TASK: Print the entries below exactly as they appear, from the line containing "Among the provided" through the line containing "y=180), (x=289, y=165)", including both of those lines.

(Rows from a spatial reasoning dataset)
§ §

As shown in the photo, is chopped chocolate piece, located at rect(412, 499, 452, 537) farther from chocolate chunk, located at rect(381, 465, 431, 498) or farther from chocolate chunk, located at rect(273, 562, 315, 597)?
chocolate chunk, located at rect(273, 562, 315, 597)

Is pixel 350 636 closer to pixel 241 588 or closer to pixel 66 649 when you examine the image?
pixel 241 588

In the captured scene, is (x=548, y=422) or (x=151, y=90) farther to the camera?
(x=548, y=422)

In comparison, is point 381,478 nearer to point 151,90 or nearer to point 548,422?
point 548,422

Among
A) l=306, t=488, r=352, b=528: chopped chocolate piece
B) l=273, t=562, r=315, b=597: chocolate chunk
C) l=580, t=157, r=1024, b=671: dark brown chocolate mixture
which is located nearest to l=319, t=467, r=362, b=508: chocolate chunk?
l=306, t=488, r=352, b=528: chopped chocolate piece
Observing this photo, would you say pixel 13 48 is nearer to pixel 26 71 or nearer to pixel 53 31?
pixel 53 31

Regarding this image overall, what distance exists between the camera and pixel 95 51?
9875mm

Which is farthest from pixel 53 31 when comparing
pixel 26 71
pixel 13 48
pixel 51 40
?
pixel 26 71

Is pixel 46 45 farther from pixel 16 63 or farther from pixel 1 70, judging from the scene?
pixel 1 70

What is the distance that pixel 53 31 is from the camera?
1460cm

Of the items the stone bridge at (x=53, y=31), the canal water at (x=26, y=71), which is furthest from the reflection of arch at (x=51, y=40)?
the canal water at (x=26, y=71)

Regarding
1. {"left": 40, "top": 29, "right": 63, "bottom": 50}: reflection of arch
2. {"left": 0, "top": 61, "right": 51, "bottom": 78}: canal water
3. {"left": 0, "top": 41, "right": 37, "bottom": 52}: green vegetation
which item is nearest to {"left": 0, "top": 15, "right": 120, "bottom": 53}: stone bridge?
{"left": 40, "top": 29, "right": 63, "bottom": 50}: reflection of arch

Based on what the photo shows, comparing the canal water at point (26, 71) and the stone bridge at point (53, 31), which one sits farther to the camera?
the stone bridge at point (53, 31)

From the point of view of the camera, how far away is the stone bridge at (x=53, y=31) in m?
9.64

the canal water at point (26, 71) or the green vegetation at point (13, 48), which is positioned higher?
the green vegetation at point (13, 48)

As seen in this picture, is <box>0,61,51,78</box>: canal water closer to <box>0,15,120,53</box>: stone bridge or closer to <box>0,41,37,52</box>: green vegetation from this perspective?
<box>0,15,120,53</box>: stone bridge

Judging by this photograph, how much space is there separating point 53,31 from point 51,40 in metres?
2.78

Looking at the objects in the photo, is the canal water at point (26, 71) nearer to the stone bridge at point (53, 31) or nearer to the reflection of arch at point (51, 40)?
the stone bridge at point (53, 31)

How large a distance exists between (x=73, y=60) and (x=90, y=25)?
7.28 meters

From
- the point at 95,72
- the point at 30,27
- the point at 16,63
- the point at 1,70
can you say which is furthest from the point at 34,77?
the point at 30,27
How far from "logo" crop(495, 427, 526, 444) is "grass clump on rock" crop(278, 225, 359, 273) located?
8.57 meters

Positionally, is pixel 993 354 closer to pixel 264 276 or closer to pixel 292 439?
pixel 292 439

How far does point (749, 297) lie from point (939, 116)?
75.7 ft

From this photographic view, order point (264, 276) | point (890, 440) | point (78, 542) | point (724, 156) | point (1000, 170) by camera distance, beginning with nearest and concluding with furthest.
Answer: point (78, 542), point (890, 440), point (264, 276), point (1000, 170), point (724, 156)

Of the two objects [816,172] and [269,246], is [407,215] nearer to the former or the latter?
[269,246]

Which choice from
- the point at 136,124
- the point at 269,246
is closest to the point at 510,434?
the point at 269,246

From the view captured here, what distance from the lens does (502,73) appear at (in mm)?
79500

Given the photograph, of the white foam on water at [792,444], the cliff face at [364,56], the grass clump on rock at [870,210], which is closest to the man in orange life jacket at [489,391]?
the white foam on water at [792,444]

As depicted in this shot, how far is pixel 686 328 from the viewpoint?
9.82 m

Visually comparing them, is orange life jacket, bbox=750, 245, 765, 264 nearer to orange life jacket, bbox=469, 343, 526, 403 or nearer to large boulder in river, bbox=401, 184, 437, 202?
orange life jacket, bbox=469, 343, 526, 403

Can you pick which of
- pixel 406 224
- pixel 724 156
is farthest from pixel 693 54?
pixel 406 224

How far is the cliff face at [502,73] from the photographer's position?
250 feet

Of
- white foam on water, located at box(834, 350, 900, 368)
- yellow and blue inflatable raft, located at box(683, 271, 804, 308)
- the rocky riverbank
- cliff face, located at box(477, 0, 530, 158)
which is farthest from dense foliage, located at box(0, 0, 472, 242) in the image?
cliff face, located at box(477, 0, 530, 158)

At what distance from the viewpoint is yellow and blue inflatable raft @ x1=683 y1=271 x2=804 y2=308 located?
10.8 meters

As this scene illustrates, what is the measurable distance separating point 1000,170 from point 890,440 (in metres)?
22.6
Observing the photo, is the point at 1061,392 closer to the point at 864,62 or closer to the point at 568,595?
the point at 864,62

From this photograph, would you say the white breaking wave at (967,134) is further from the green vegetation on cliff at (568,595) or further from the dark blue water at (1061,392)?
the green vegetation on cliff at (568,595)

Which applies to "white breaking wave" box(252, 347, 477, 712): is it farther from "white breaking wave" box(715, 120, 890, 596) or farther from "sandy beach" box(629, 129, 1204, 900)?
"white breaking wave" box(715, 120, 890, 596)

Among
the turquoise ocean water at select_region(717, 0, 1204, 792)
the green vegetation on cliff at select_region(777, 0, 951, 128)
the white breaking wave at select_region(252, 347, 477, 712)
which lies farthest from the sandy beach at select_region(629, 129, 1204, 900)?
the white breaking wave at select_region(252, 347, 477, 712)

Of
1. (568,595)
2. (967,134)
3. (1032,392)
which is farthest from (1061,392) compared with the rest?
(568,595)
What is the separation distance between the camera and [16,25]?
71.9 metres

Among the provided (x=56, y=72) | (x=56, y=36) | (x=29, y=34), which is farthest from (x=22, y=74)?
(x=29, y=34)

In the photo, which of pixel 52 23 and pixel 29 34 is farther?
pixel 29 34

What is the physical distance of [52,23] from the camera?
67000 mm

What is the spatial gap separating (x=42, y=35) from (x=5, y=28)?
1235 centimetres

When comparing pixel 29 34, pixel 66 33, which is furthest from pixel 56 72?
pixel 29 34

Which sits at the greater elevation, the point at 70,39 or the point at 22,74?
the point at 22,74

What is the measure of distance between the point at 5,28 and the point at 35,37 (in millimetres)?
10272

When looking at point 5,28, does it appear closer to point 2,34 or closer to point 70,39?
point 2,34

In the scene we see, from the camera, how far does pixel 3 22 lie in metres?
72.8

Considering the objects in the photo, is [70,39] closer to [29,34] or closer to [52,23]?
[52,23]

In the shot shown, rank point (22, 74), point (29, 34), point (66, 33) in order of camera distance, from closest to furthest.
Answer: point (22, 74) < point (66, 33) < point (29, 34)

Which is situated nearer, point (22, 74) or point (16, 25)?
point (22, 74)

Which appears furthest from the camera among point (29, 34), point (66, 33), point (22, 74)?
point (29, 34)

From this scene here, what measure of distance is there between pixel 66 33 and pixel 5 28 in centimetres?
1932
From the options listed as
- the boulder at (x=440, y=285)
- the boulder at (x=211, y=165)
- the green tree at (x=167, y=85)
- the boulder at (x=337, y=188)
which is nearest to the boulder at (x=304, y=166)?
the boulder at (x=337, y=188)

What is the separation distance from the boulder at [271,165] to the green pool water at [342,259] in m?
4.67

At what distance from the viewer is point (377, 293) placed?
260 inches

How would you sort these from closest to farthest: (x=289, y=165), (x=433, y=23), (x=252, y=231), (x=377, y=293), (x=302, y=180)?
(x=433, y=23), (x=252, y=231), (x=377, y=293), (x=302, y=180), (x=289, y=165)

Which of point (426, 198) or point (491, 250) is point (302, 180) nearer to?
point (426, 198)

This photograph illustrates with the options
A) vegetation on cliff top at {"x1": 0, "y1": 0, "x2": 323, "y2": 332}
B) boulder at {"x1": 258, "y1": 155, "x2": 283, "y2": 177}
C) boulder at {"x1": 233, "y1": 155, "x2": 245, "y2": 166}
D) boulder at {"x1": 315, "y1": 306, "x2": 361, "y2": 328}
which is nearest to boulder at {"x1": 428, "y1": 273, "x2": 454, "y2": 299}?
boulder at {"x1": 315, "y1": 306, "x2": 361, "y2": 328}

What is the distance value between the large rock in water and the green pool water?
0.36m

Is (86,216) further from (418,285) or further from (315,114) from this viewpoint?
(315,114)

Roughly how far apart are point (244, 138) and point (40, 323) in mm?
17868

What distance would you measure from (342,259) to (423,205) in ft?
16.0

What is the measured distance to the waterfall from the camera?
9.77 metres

§ §

SOLUTION BELOW:
Among the provided (x=56, y=72) | (x=56, y=36) | (x=29, y=34), which is farthest from (x=22, y=74)?
(x=29, y=34)

In the photo, which of pixel 52 23 and pixel 29 34 is farther?
pixel 29 34

What is the physical distance of [52,23] from the camera?
67000 mm

What is the spatial gap separating (x=42, y=35) from (x=5, y=28)?
1235 centimetres

When comparing pixel 29 34, pixel 66 33, which is furthest from pixel 56 72?
pixel 29 34

Which sits at the greater elevation, the point at 70,39 or the point at 22,74?
the point at 22,74

What is the measure of distance between the point at 5,28 and the point at 35,37 (in millimetres)?
10272

When looking at point 5,28, does it appear closer to point 2,34 or closer to point 70,39?
point 2,34

In the scene we see, from the camera, how far does pixel 3 22 lie in metres?
72.8

Considering the objects in the photo, is [70,39] closer to [29,34] or closer to [52,23]?
[52,23]

In the shot shown, rank point (22, 74), point (29, 34), point (66, 33) in order of camera distance, from closest to furthest.
Answer: point (22, 74) < point (66, 33) < point (29, 34)

Which is situated nearer, point (22, 74) or point (16, 25)?
point (22, 74)

Which appears furthest from the camera among point (29, 34), point (66, 33), point (22, 74)?
point (29, 34)

From this scene here, what measure of distance is there between pixel 66 33 and pixel 5 28 in centimetres?
1932
From the options listed as
- the boulder at (x=440, y=285)
- the boulder at (x=211, y=165)
- the green tree at (x=167, y=85)
- the boulder at (x=337, y=188)
which is nearest to the boulder at (x=304, y=166)?
the boulder at (x=337, y=188)

What is the separation distance from the boulder at [271,165] to the green pool water at [342,259] in m?
4.67

At what distance from the viewer is point (377, 293) placed?
260 inches

How would you sort these from closest to farthest: (x=289, y=165), (x=433, y=23), (x=252, y=231), (x=377, y=293), (x=302, y=180)?
(x=433, y=23), (x=252, y=231), (x=377, y=293), (x=302, y=180), (x=289, y=165)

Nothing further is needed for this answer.